Olhas para as mãos, para as roupas que a marca assina,
para o contrato de arrendamento que expira no fim do ano;
tudo é emprestado nesta engrenagem que nos domina,
cada ecrã brilha, vendendo a ilusão do plano.
Pertence-te a cadeira onde te sentas para trabalhar?
Pertence-te a foto no feed que o algoritmo vai apagar?
Até a carne que vestes, cansada da rotina diária,
é apenas matéria orgânica, efêmera, passageira, precária.
O trânsito ruge na avenida, o progresso faz ruído,
e tu sentes-te pequeno, um átomo no meio da multidão.
O que sobra de ti quando tudo isto for despido?
O que fica guardado quando o peito silenciar o coração?

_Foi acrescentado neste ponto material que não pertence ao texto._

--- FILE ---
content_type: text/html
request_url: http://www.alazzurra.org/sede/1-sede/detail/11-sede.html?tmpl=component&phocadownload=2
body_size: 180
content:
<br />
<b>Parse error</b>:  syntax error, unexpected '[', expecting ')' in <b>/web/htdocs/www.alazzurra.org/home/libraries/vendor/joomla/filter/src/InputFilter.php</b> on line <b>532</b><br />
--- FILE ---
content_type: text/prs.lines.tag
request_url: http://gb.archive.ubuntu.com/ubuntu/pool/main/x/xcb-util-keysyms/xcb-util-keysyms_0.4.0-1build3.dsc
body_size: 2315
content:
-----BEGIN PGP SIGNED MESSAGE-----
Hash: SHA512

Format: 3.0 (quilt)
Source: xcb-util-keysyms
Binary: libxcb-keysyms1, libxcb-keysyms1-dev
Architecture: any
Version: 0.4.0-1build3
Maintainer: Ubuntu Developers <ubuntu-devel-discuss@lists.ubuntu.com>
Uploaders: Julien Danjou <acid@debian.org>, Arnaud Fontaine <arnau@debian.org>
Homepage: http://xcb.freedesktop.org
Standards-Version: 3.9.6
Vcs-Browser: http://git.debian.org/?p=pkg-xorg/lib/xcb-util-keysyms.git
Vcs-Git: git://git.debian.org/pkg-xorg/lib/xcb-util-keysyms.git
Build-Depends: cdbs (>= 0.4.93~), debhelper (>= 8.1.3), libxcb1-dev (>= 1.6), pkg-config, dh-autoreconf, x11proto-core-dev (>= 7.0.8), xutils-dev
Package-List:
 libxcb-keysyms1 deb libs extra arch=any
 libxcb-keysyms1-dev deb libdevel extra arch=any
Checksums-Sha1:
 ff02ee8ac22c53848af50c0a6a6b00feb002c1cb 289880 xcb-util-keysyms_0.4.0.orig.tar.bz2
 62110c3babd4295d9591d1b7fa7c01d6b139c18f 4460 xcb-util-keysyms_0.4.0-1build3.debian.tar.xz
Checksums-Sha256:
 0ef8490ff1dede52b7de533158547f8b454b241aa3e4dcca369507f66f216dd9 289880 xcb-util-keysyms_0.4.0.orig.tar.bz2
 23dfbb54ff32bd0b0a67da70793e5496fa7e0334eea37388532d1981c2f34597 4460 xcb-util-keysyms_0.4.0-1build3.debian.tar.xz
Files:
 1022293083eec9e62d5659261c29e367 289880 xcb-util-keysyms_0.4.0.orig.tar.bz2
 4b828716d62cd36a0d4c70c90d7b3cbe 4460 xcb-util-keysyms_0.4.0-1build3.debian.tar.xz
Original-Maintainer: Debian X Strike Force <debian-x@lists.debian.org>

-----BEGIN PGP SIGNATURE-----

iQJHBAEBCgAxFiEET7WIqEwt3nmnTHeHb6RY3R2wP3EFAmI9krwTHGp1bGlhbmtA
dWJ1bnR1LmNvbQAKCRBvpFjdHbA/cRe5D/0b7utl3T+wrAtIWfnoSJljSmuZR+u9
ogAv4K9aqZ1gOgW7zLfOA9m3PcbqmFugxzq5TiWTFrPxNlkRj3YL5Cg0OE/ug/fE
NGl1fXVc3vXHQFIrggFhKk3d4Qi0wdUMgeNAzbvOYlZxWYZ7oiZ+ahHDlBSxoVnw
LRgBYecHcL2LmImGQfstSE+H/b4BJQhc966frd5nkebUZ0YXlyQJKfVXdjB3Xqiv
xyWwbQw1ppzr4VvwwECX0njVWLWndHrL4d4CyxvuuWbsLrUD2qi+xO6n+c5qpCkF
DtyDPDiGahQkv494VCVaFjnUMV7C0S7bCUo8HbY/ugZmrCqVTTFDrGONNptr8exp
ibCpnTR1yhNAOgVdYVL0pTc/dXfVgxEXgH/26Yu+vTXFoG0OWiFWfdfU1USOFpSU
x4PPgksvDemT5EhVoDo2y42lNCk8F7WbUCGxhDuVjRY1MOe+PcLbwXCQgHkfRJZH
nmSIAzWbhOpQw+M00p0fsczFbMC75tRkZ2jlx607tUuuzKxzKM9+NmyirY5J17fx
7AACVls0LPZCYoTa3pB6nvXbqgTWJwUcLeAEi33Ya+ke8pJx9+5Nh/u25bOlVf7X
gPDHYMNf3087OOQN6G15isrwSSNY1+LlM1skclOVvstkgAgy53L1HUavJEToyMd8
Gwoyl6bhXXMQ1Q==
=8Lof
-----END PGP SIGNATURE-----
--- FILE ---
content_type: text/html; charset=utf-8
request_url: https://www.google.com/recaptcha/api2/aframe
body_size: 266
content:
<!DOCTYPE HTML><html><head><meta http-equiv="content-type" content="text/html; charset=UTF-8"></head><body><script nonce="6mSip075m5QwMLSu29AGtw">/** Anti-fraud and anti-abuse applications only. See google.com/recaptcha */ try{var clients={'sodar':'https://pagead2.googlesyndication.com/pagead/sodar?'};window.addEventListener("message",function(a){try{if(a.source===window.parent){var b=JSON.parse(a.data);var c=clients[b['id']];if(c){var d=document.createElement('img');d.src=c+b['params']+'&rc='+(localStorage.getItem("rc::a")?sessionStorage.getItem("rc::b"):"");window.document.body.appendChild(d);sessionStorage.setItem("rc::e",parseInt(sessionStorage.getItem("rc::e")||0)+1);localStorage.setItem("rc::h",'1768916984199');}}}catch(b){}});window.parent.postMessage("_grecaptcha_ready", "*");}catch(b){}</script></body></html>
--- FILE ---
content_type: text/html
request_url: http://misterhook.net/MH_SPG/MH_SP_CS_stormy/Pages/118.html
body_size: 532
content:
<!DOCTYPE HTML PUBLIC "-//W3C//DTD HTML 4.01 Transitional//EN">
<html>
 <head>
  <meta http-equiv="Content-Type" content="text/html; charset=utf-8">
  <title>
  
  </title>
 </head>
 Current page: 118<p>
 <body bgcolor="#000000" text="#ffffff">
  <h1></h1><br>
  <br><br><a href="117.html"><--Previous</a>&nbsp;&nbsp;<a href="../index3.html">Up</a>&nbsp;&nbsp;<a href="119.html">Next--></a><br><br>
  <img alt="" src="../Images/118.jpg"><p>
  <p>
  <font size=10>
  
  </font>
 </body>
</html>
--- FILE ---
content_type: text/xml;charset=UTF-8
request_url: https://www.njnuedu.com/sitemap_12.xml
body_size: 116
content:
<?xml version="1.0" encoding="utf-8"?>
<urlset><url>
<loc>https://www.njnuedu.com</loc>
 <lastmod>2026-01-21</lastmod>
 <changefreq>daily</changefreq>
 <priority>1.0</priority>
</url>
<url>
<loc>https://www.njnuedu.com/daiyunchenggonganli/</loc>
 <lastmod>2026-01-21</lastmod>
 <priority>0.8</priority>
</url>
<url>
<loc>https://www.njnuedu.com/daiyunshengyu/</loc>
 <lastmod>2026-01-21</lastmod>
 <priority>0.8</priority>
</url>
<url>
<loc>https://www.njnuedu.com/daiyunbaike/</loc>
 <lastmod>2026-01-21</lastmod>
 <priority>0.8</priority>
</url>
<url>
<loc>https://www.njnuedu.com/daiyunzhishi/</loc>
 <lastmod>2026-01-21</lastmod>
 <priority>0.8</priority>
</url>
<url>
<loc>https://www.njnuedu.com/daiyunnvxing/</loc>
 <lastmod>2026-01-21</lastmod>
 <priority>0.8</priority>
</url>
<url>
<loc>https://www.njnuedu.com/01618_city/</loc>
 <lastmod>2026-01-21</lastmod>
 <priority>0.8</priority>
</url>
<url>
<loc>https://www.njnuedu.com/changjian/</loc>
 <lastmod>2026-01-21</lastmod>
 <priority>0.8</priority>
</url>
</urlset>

É aí que o silêncio da noite se torna absoluto,
e a janela do apartamento fita a mesma lua cinzenta
que já viu impérios caírem e o tempo cobrar o seu tributo,
enquanto o mundo digital arde, se debate e se lamenta.
Olhas o céu sobre o betão, entre antenas e fios elétricos,
e percebes que a tua maior riqueza não tem preço nem papel.
Eles podem medir os teus passos em gráficos simétricos,
mas não pesam o que sentes, não te roubam essa pele.
Porque o teu amor, este fogo que guardas no escuro,
não precisa de subscrição, Wi-Fi ou validação alheia.
É teu. Inteiro. O único tijolo sólido no muro
de uma era líquida que desliza como a areia.
Ame a música que ouves, o amigo que te salva do abismo,
o cão que te espera à porta, o detalhe mais banal;
gaste o teu afeto sem medo do cinismo,
pois amar num mundo frio é o ato mais radical.
E quando o ecrã se apagar e o teu corpo for terra,
quando este século vinte e um for apenas história esquecida,
o amor que plantaste na pressa, no meio desta guerra,
ficará suspenso no espaço, como uma luz refletida.
A lua guardará o teu brilho no topo do arranha-céus,
testemunha de que estiveste aqui, vivo e inteiro.
Nada no mundo é teu, nem os planos que achavas teus,
mas o teu amor é teu, o teu único bem verdadeiro.